私は子どもが大好きで、今日はパパの弾くオペラを
ママと観に来ていた、デイヴィット君と公演後少し遊んだ。

ドイツ人と韓国人のハーフの彼は、
始めこそ恥ずかしがって、パパの足に絡まっていたが、
そのうち目をくりくりと輝かせながら、私とも元気に話して走り回った。


「僕走るの速いんだ、きっと君より速いんだから。」と
デイヴィット君は鼻の穴を膨らませ、頬がぽーっと赤くなった。

「そうかー。そうだろうねぇ。むふふ」と
私は、さらさらでふわふわした栗色のきれいな
その髪の毛を、くしゃくしゃと撫でまわした。

「よーし。じゃここがスタートラインだよ。
いい?かけっこ、よーいどん!」


いきなり、彼は駆けだした。

「こら待て、こら待て。」

私も、付き合うように追いかける。
たまに彼は振り返ってにかっと笑う。

「こら待て、こら待て。」

人とぶつかりそうになりながらも、
うまくすり抜けて小さな生き物は
確実に前へと勢いよく進んだ。

「よぉし、ほら、掴まえた!

• **用意した資料**

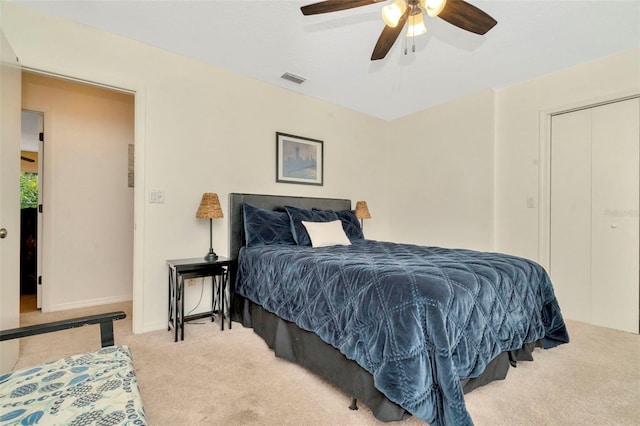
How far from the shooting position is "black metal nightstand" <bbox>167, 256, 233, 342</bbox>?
247 cm

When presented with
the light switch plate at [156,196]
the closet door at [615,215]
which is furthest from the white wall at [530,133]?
the light switch plate at [156,196]

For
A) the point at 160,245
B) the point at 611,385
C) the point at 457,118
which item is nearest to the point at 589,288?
the point at 611,385

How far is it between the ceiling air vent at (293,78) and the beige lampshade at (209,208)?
5.08 ft

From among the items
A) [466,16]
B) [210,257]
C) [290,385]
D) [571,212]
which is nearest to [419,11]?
[466,16]

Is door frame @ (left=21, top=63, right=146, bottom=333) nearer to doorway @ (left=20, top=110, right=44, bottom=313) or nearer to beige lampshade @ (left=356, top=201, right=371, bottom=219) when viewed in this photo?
doorway @ (left=20, top=110, right=44, bottom=313)

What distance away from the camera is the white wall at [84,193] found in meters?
3.19

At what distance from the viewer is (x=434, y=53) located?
2859 millimetres

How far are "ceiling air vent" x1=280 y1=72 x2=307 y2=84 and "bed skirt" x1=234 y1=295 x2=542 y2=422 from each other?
2.46 metres

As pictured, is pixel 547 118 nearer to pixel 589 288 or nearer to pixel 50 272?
pixel 589 288

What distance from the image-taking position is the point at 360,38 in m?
2.60

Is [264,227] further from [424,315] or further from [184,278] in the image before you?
[424,315]

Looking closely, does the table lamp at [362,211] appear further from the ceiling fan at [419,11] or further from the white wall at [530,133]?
the ceiling fan at [419,11]

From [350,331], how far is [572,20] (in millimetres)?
2953

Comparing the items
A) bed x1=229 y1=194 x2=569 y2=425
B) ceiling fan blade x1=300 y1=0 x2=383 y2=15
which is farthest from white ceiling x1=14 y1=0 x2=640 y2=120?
bed x1=229 y1=194 x2=569 y2=425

• **出題 A**
かけっこの文章の「ドイツ人と韓国人のハーフの彼は、」から始まって「いい?かけっこ、よーいどん!」」まで続く部分を、「栗色」を「黒色」に置き換えて書き直してください。
• **出題 B**
かけっこの文章では、デイヴィット君はどこの国の人とどこの国の人のハーフだと書かれていますか。

• **答え A**
ドイツ人と韓国人のハーフの彼は、
始めこそ恥ずかしがって、パパの足に絡まっていたが、
そのうち目をくりくりと輝かせながら、私とも元気に話して走り回った。


「僕走るの速いんだ、きっと君より速いんだから。」と
デイヴィット君は鼻の穴を膨らませ、頬がぽーっと赤くなった。

「そうかー。そうだろうねぇ。むふふ」と
私は、さらさらでふわふわした黒色のきれいな
その髪の毛を、くしゃくしゃと撫でまわした。

「よーし。じゃここがスタートラインだよ。
いい?かけっこ、よーいどん!」

• **答え B**
ドイツ人と韓国人のハーフです。